EXERCISES |
1. From the tick bite article below, list every symptom the CDC says people should watch for after a bite.
2. Decide whether each statement agrees with the tick bite article below. Answer yes or no for each, and quote the words of the article that decide it.
(a) The Northeast reported 80 tick bite cases.
(b) Last year, ER visits for tick bites peaked in June.
(c) Ticks are active only in warm weather.
3. According to the tick bite article below, which region did not have its highest weekly rate of tick bite-related ER visits for this time of year since 2017?

GIVEN TEXT |
────────────────────────────────────────

Tick bite ER visits are climbing as peak season approaches



Emergency room visits for tick bites in April 2026 were up by almost double over those reported in April 2025. File Photo courtesy of CDC
Emergency room visits for tick bites climbed in April compared to the same month last year, a sign that tick activity is ramping up as millions of people head outdoors for yard work, hiking, camping and sports.
According to the Centers for Disease Control and Prevention’s Emergency Department Tick Bites by Month data, emergency room visits for tick bites hit 105 cases in April, compared to 68 cases in April 2025. That marks a roughly 54 increase from the same period last year.
Most tick bite cases were reported in the Northeast, with 80 cases, followed by the Midwest, with 56 cases, according to the CDC data. Both regions include areas where tick-borne illnesses such as Lyme disease are a recurring concern during the warmer months.
The rise comes before the typical early-season peak. Last year, ER visits for tick bites topped out in May with 129 visits, meaning this year’s April total is already nearing the level seen during the peak month of 2025.
The CDC said in an April statement that weekly emergency room visits for tick bites were higher than usual in many parts of the United States. In every region except the South Central states, weekly rates of tick bite-related ER visits were the highest for this time of year since 2017.
Ticks can be active whenever temperatures are above freezing, but encounters increase in spring and early summer as vegetation thickens and people spend more time in wooded, brushy or grassy areas. Warm, humid conditions can help ticks avoid drying out, while leaf litter, tall grass and shaded yards can provide protected habitat.
Weather does not explain every spike in tick activity. Tick populations are also influenced by deer, mice, birds, acorn cycles and local habitat. But weather can affect both sides of the risk equation: how active ticks are and how often people are outdoors in places where ticks live.
“Tick season is here and these tiny biters can make you seriously sick,” CDC epidemiologist Alison Hinckley said in the agency’s April statement. The CDC urged people to take steps to prevent bites and remove attached ticks as soon as possible.
Lyme disease is the most commonly reported tick-borne illness in the U.S., but ticks can also spread Rocky Mountain spotted fever, anaplasmosis, ehrlichiosis, babesiosis and alpha-gal syndrome, a potentially serious allergy linked to some tick bites.
The Northeast and Midwest often see high tick activity during the spring and early summer, though risk varies widely by state, county and even neighborhood.
The highest-risk areas are often not deep in the woods, but along the edges of daily life: where lawns meet brush, where pets walk through tall grass, where children play near leaf piles and where hikers brush against vegetation along trails.
People can lower the risk of tick bites by using EPA-registered insect repellent, wearing long sleeves and pants in wooded or grassy areas, treating clothing and gear with permethrin, checking pets and showering soon after coming indoors. The CDC says attached ticks should be removed promptly with clean, fine-tipped tweezers and that people should watch for symptoms such as fever, rash, fatigue, headache, muscle aches or joint pain after a bite.

────────────────────────────────────────

DATA EXTRACT |
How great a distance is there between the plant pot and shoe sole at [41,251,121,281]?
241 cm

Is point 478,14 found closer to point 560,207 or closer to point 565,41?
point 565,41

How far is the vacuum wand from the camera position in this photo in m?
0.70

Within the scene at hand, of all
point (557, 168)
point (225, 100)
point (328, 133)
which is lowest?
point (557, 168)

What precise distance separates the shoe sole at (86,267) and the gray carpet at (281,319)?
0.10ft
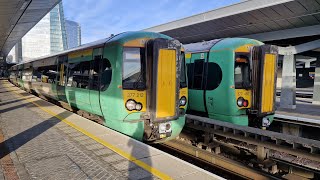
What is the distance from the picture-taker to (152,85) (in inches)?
256

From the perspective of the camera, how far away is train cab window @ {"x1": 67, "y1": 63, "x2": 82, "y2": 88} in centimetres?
886

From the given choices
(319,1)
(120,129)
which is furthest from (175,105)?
(319,1)

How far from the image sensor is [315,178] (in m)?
5.76

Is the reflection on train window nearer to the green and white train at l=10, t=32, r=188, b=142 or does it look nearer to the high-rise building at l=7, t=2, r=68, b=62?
the green and white train at l=10, t=32, r=188, b=142

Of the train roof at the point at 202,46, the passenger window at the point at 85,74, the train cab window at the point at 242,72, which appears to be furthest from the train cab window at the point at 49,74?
the train cab window at the point at 242,72

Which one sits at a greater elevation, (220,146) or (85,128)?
(85,128)

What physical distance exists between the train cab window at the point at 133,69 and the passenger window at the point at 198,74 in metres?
3.36

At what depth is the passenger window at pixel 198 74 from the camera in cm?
953

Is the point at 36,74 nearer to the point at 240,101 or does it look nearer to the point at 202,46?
the point at 202,46

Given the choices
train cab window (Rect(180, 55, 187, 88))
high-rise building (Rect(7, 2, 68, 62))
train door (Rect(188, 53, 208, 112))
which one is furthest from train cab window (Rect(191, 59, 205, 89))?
high-rise building (Rect(7, 2, 68, 62))

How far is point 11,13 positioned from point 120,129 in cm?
1781

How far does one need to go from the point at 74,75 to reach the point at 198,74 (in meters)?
4.27

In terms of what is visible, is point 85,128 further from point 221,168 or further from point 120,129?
point 221,168

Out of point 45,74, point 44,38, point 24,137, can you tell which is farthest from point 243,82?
point 44,38
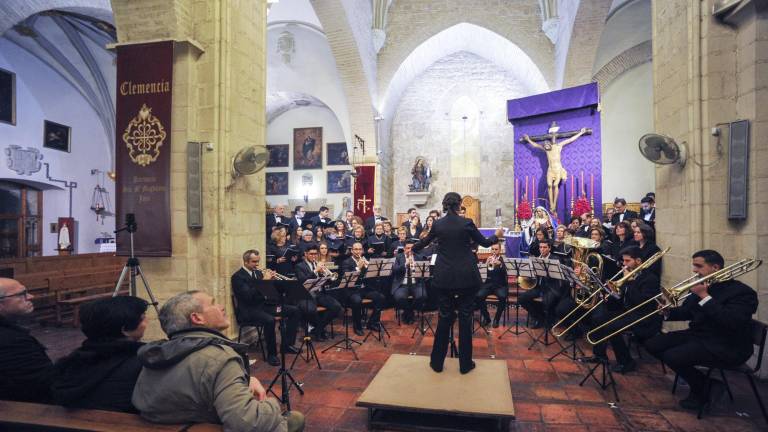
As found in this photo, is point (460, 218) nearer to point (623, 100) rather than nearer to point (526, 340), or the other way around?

────────────────────────────────────────

OUTPUTS FOR THE TASKS |
1. Fever, rash, fatigue, headache, muscle aches and joint pain.

2.
(a) Yes: "Most tick bite cases were reported in the Northeast, with 80 cases"
(b) No: "Last year, ER visits for tick bites topped out in May with 129 visits"
(c) No: "Ticks can be active whenever temperatures are above freezing"

3. The South Central states.